(GIVEN PROBLEM): Arrange the material as a Markdown table with the columns Row and Line, covering only the lines from the one containing "shown (in millimetres)?" through the end of the material, inclusive. Skip blank lines.

# ROWS start

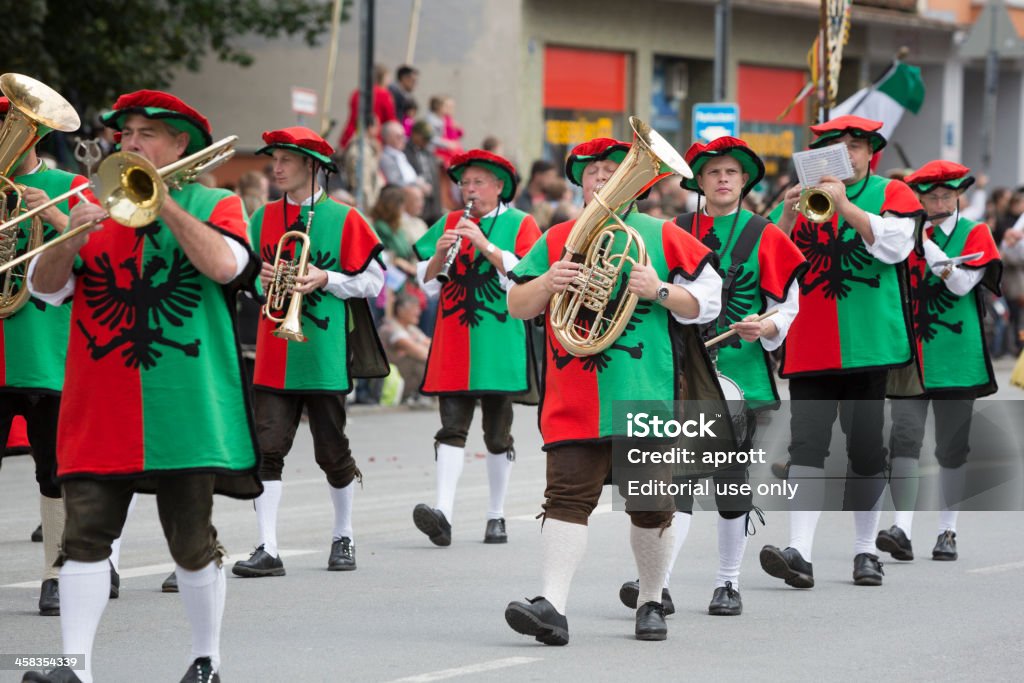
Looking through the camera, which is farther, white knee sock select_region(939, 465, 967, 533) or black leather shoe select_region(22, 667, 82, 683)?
white knee sock select_region(939, 465, 967, 533)

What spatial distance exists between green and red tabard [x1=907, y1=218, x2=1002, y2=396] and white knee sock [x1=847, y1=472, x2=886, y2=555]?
39.3 inches

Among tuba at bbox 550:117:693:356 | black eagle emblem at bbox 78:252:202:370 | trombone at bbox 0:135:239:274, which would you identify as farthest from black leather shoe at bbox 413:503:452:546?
trombone at bbox 0:135:239:274

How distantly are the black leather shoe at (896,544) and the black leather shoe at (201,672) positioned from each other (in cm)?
452

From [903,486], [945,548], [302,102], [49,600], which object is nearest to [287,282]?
[49,600]

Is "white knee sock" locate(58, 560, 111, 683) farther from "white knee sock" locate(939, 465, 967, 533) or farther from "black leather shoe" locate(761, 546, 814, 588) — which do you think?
"white knee sock" locate(939, 465, 967, 533)

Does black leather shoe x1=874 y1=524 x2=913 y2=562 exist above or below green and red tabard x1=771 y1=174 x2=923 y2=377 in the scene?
below

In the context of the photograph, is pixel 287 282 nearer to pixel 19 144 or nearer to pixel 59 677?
pixel 19 144

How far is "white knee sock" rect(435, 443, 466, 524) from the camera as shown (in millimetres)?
10117

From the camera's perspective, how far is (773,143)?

# ROWS end

(EXERCISE RESPONSE):
| Row | Line |
|---|---|
| 1 | How far is "white knee sock" rect(435, 443, 466, 524) from the camera as shown (in millimetres)? |
| 2 | 10117 |
| 3 | From the camera's perspective, how far is (773,143)? |